Copy out word for word the part of the Nexus overview below that starts with "The shared domain" and goes on through "walkthrough, see ARCHITECTURE.md.".

SELECTED EXTRACT:
--------
Multi-agent integration

  • native lifecycle integrations for Claude Code and the pi-family tools
  • wrapper-based lifecycle support for Codex, Amp, OpenCode, Droid, and Hermes
  • monitor-aware support for Gemini and Qwen
  • honest support-tier reporting so the system tells you what is truly installed and active

Retrieval and embeddings

  • vector-first semantic retrieval with bounded text fallback
  • provider-backed embeddings
  • local ONNX embeddings
  • local OpenAI-compatible runtimes
  • configurable provider/model inheritance between generation and embeddings

Operator tooling

  • CLI commands for list, recall, represent, digest, dream, lineage, session, and migration flows
  • MCP server access to the same cognition layer
  • web agent and observability routes
  • runtime health, digests, recall composition, and job visibility

Architecture At A Glance

Agent tools and clients
    |
    +-- nexus-cli
    +-- nexus-hooks
    +-- nexus-mcp
    +-- nexus-web
             |
             v
         nexus-core
             |
             +-- nexus-storage
             +-- nexus-vectors
             +-- nexus-embeddings
             +-- nexus-llm
             +-- nexus-orchestrator
             +-- nexus-agent

The shared domain model lives in nexus-core. The canonical store lives in nexus-storage. The cognition engine lives primarily in nexus-agent, powered by nexus-llm, nexus-embeddings, and nexus-vectors. CLI, hooks, MCP, and web all sit on top of the same memory runtime rather than building parallel silos.

For the full architectural walkthrough, see ARCHITECTURE.md.

Why Nexus Works

Many agent memory tools either:

  • store too little to be useful
  • store too much noise to be usable
  • depend on a heavy remote stack
  • or pretend retrieval is solved once a vector search returns ten strings

Nexus takes a different route:

  • keep the source of truth local and understandable
  • enrich memory gradually instead of pretending raw logs are knowledge
  • dream in bounded cycles instead of open-ended background churn
  • build a working representation for recall instead of a loose search result list
  • give operators visibility into what the system is doing

That combination is why the system feels more like a subconscious and less like a database wrapper.
--------
PROVIDED MATERIAL:
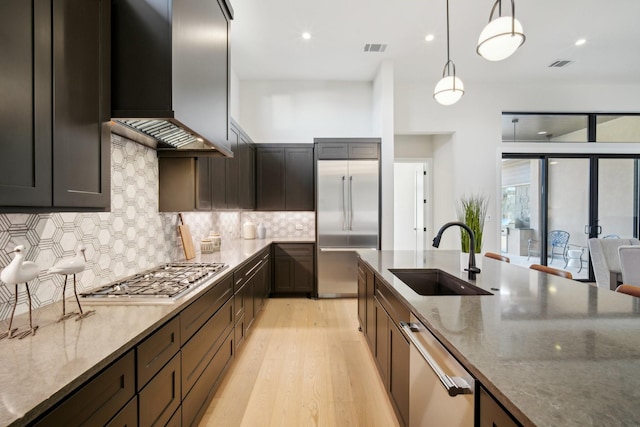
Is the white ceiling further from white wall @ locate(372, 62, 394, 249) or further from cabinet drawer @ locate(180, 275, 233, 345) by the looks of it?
cabinet drawer @ locate(180, 275, 233, 345)

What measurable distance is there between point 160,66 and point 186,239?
5.74 ft

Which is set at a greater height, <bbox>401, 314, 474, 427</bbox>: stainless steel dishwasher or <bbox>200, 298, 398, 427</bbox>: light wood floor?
--------
TASK ANSWER:
The shared domain model lives in nexus-core. The canonical store lives in nexus-storage. The cognition engine lives primarily in nexus-agent, powered by nexus-llm, nexus-embeddings, and nexus-vectors. CLI, hooks, MCP, and web all sit on top of the same memory runtime rather than building parallel silos.

For the full architectural walkthrough, see ARCHITECTURE.md.